*Цитируемый отрывок*

На задворках "России"
Шрифт:
Ельцин виновен в той же чеченской войне, в том чудовищном беспорядке, который царит в стране. Поддерживать Ельцина — значит утверждать весь этот хаос.
Зюганов, тот обещает все это устранить, все наладить. Но ведь это обещания, и не более того. Как все это Зюганов сделает — он не говорит, но ясно одно: если коммунисты вернутся к власти — это надолго, следующих свободных выборов они не допустят, конституцию, не задумываясь, перекроят на свой лад.
Коммунисты действуют проницательно в вопросах захвата власти, но когда власть в их руках — законов для них нет никаких, а раз так — репрессии и ГУЛАГ неизбежны.
У Зюганова больше шансов на победу, но поддерживать его наш журнал не будет, нет.
В нашем
Этот почти что невероятный тезис нам приходится осуществлять нынче в повседневной работе журнала".
Отсюда видно, что Залыгин рассматривал ситуацию 1996 года (при всех стыдливых оговорках) в рамках банальной оппозиции "Ельцин — Зюганов", имея в виду опасность реставрации коммунистического режима (конечно же, мнимую, раскрученную ельцинским окружением не без помощи самой КПРФ). В чем, надо сказать, был не одинок. "Голосуй, или проиграешь!" — в ответ на этот слоган даже Сарра Израилевна в своей дежурке победно вздымала сухонький кулачок. Так мыслили не только на четвертом этаже, но и "простые" новомирцы. Думаю, окружение (родные, знакомые, соседи по Переделкину, сослуживцы — боявшиеся "потерять все") сильно влияло на Залыгина. Оказавшись в самый день выборов прикованным к постели, он панически боялся, что не сможет отдать свой голос за Ельцина (вел об этом нервные телефонные переговоры с секретаршей)... Но было в его настроении что-то и от всегдашнего крепкого залыгинского здравого смысла. Особенного, отдельного от "демократов".

*Исходный материал*
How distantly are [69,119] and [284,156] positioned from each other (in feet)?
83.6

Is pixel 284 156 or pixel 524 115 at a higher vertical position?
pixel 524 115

*Задания к выполнению*
a) Выведите без изменений часть отрывка о Залыгине и выборах 1996 года между словами "Зюганов, тот обещает" и "не будет, нет." включительно.
b) Ответьте на вопросы по отрывку о Залыгине и выборах 1996 года:
(i) Каких выборов, согласно отрывку, не допустят коммунисты, если вернутся к власти?
(ii) Какой слоган приводится в отрывке?
(iii) С кем Залыгин вел нервные телефонные переговоры, оказавшись в день выборов прикованным к постели?

*Ответы по заданиям*
a)
Зюганов, тот обещает все это устранить, все наладить. Но ведь это обещания, и не более того. Как все это Зюганов сделает — он не говорит, но ясно одно: если коммунисты вернутся к власти — это надолго, следующих свободных выборов они не допустят, конституцию, не задумываясь, перекроят на свой лад.
Коммунисты действуют проницательно в вопросах захвата власти, но когда власть в их руках — законов для них нет никаких, а раз так — репрессии и ГУЛАГ неизбежны.
У Зюганова больше шансов на победу, но поддерживать его наш журнал не будет, нет.

b)
(i) Коммунисты не допустят следующих свободных выборов.
(ii) В отрывке приводится слоган "Голосуй, или проиграешь!".
(iii) Залыгин вел эти переговоры с секретаршей.